I’ve always worked in IT. After graduating from 1996, I went to two job interviews; one for a lab technican’s job at a shampoo factory (which I didn’t get offered); the other for a software development job at a local computer firm (where I got a job offer the same day). Apart from work experience at school (in the local council’s environmental health lab), this was the first time I’d actually had any experience of work.

In general, my experience of work has been very positive; computers being something that I have a real passion for; in this sense, I feel that having Aspergers has helped me in terms of being able to maintain focus on the work.

The two main negative experiences I’ve had at work have both been on very highly pressured projects with tight deadlines and excessive overtime. In both cases, I ended up very stressed out, and having Aspie “meltdowns”, including doing things like sending inappropriate emails. I think one of the main reasons for that was that in both cases, it felt like the work was taking over my life, to the exclusion of everything else.

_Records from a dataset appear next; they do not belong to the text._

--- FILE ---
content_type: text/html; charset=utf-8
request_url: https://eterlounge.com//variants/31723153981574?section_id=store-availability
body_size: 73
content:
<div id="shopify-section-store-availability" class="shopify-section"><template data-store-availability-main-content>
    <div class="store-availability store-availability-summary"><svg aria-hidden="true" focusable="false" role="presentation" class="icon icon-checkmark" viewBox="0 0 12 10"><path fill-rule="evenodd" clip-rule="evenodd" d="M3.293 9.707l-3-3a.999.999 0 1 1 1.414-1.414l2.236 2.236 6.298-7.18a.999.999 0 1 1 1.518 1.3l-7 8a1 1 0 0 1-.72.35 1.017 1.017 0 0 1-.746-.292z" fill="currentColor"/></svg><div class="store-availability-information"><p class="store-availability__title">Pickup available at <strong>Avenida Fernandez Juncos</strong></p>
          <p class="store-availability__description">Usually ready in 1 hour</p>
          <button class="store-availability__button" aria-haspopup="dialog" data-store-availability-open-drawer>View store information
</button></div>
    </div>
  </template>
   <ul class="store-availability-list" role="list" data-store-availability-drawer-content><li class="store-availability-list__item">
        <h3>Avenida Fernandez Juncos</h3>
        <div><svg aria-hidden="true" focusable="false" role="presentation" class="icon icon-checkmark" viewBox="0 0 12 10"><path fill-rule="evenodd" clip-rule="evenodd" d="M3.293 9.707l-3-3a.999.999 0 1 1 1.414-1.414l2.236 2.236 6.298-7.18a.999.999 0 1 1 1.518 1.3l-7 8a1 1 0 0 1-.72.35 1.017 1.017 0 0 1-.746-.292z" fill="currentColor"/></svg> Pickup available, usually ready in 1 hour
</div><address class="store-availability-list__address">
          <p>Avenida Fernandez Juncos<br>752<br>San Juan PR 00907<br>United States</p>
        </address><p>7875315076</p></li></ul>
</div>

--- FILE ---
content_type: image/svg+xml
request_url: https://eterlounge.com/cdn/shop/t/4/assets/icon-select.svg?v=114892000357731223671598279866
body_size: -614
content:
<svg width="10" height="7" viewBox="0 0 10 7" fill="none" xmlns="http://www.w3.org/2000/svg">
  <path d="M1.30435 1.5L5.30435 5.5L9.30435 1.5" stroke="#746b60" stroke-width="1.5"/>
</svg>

Other things that tend to stress me out/make me less focused at work are too much background noise, and being distracted when I’m deep in the middle of something. I also get frustrated in big companies where there are too many levels of management, and silly politics.

I’ve found that being self-employed definitely suits me better than working as an employee (even when doing consultancy projects), as I do feel like I have a lot more autonomy and control over what I do, and can work hours that suit me better, even if that means working fairly unconventional hours the greates barriers I have  overcome are almost certainly, having problems with handling stressful situations, and taking on more work than I can comfortably handle. I guess also, geography, in that I find commuting, particularly in traffic jams, quite stressful and exhausting a lot of the time.

The most important event that supported me in achieving direction to employment was Initially, the IT firm where I got my first job, for taking me on and giving me a chance, as that was absolutely key to the rest of my career. In recent years, it would be finding the Salon Geek website, www.salongeek.com – as it was this that opened me to the possibility of combining my IT skills with my interest in the beauty industry – to design websites for salons, and work on a salon software system (which is still a work in progress).

I would tell other people with Aspergers to try and seek employment that lets you make constructive use of your passions and obsessions – e.g. in my case, my passion for computers and technology. As one of the key elements of Aspergers, I think, is to have obsessive enthusiasm for particular topics. So to be able to work in an area where you can exercise your obsessions seems like a “win-win” situation for both employee and employer; the employee gets to do a job that they absolutely love, and the employer gets a dedicated passionate person working for them.

I would say to employers considering taking on somebody with Aspergers to seriously consider doing so – to accept that someone with Aspergers will almost certainly be “different” to most other employees (perhaps less so in an IT environment, where there is probably a greater prevalence of Aspergers than many other careers) – and that it’s really important to understand what makes someone with Aspergers “tick” – in terms of keeping them happy and getting the best out of them.

I think valued occupation has been one of the things I’ve enjoyed most about my life; as well as the enjoyment of the work, it’s enabled me to support myself, buy a home, etc. I almost certainly spend more time working than doing anything else, so it’s absolutely critical to be working in something that I really enjoy, otherwise I just wouldn’t be happy at all doing something that I wasn’t interested in.